Mülteci işçi: Suriye’de çıkan savaştan en çok patronumuz mutludur

Kayıtlı Suriyelilerin sayısı 3 milyonu geçerken, çok sayıda  mülteci işçi kayıtsız ve ağır koşullarda çalışmaya zorlanıyor. Kocaeli’nde yaşayan mülteci işçi, Evrensel’e bir mektup yazarak çalışma koşullarını anlattı.

‘Sanıldığı gibi devlet bize maaş bağlamadı’ diyen mülteci işçi, “Hayatta kalabilmek için çalışmak zorundayız, Suriye’de bıraktığımız ailelerimize yaşlılara para göndermek zorundayız. Hayat orada hiç ucuz değil, iş yok, fabrikalar yok.” ifadelerini kullandı.

Mektupta şu ifadeler yer aldı;

“Merhaba Evrensel okurları;

Ben de bu ülkeye sığınmış milyonlarca mülteciden biriyim. Suriye’de savaş başladığında üniversitede öğrenciydim, şimdi burada bir fabrika işçisiyim. Çalıştığım fabrika Türkiye’nin belki de dünyanın en büyük otomotiv devlerine parça üretiyor. Ford, Hyundai, Renault bunlar sadece benim bildiklerim.
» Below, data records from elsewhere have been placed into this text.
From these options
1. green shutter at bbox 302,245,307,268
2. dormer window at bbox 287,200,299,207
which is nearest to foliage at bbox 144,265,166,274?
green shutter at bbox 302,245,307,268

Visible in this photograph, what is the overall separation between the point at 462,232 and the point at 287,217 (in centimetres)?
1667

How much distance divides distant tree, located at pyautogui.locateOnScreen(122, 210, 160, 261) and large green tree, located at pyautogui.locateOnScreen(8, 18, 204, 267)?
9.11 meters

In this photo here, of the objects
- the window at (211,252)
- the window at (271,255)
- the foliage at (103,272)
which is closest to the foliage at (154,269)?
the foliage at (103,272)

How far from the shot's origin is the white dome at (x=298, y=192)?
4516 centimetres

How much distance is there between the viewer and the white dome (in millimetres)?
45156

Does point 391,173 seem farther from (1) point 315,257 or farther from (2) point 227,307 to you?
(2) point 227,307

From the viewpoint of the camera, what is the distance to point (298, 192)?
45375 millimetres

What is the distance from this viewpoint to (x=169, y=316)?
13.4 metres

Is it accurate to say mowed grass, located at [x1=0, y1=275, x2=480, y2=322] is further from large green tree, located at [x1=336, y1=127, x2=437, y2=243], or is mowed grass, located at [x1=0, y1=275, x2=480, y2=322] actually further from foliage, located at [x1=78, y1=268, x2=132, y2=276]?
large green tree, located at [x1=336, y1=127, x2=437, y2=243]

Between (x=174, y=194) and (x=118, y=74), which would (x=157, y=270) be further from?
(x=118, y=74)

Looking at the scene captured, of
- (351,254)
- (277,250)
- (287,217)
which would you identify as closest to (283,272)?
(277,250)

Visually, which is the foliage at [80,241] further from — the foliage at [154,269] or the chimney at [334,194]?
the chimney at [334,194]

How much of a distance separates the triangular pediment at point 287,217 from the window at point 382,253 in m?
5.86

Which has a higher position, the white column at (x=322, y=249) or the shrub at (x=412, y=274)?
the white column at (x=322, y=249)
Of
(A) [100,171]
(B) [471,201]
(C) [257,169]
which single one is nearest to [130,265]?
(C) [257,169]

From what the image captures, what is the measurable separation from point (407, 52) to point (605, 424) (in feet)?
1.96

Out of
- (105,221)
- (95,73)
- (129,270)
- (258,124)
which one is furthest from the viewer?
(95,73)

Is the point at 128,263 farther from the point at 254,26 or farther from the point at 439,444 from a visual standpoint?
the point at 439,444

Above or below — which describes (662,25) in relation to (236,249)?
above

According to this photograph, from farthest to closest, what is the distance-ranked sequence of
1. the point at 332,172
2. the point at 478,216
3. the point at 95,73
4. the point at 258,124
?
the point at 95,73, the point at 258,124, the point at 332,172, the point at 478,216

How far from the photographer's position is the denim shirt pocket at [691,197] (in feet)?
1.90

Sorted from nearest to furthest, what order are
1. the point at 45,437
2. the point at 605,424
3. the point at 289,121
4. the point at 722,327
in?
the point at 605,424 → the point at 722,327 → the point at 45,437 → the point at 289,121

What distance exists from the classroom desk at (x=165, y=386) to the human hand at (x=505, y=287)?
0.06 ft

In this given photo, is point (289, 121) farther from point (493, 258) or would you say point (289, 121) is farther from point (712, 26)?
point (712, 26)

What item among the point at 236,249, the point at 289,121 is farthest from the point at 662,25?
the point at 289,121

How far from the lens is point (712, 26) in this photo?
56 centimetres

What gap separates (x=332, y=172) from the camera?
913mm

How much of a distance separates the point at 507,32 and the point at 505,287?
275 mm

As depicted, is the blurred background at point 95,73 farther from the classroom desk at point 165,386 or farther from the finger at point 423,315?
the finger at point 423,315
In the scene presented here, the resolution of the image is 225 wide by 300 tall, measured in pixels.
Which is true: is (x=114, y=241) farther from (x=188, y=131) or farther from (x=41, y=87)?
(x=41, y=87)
Bu fabrikada onlarca Suriyeli işçi çalışıyor. En düşük aylık 2 bin 300 TL, en yüksek 3 bin 200 TL. Çok az işçinin çalışma izni ve dolayısıyla sigortası var. Diğerleri kaçak ve en kötü koşullara mahkum çünkü yaşamak için çalışmak zorundayız, bazı sitelerde bahsedildiği gibi ev kiramızı devlet karşılamıyor, faturalarımız ödenmiyor ya da devlet bize aylık bağlamış değil. Öyle olsaydı bu kadar ucuza ve bu kadar aşağılanmaya hiç kimse çalışmazdı.

Suriye’de çıkan savaştan belki de en çok bizim patronumuz mutludur çünkü savaştan bu yana 3. fabrikasını açtı ve kendine çok lüks bir otomobil aldı. Kimler sayesinde? Ucuza çalıştırdığı biz işçiler sayesinde, Türk ve Suriyeli işçiler olarak hep birlikte onun kasasını doldurdukça dolduruyoruz. Bu bahsettiğim otomobil fabrikalarında çalışan işçilere seslenmek istiyorum; sosyal medyada, haberlerde bizlerle ilgili iyi kötü bir sürü şey anlatılıyor biliyorum, okuyorum. Belki sizlerin çalıştığı fabrikalarda bizimki gibi mülteciler sigortasız çalıştırılmıyor ama kullandığınız parçalar, ürettiğiniz otomobillerin her birinde biz mülteci işçilerin de alın teri var.

Ben şanslı azınlıktanım, bazı işleri yapmayı kabul etmeyebiliyorum ama diğerleri en kötü koşullarda çalışmaya, itiraz etmeden her işi yapmaya mahkumlar. Şimdi Ankara’da yaşananlardan sonra mültecileri kaydoldukları illere göndermeye başlayacaklar. Peki ya iş bulamayanlar? Çalışmak zorunda olduğu için şehir dışına çıkmak zorunda kalanlar ne olacak? Bu kadar aşağılanma fazla değil mi? Tabii ki aramızda suça karışanlar ve iyi olmayanlar var ama neden herkesi cezalandırıyorlar?

Hayatta kalabilmek için çalışmak zorundayız, Suriye’de bıraktığımız ailelerimize yaşlılara para göndermek zorundayız. Hayat orada hiç ucuz değil, iş yok, fabrikalar yok. Ülkeye geri dönenleri bekleyen tek şey ölüm. Bizler ise yaşamak istiyoruz ama insani koşullarda. Türkiye’de de hayat giderek pahalılaşıyor ve göçmenlerin ücreti düşük olduğu için daha da zor. Uğradığımız haksızlıklar pahalılık bizi Avrupa’ya gitmeye zorluyor. Fotoğrafta gördüğünüz bir arkadaşımın maaş hesabı Arapça yazıların yanında kaç saat mesai yaptığı yazıyor. 20 saat çalıştığı gün bile olmuş ama maaş zamanı eline geçen para 2 bin 840 lira. Fabrikada uyuyan, her fırsatta mesaiye kalan arkadaşlarımızın tamamının durumu bu.

Aslında söylenecek çok şey var ama ben şunu anlatmak istiyorum dillerimiz farklı olsa da bizler de insanız ve koşullar bizim için kötüleştikçe sizler için iyi olmayacak. Hepimizin insan gibi çalışması, birlikte kazanması bu kadar zor olmamalı.”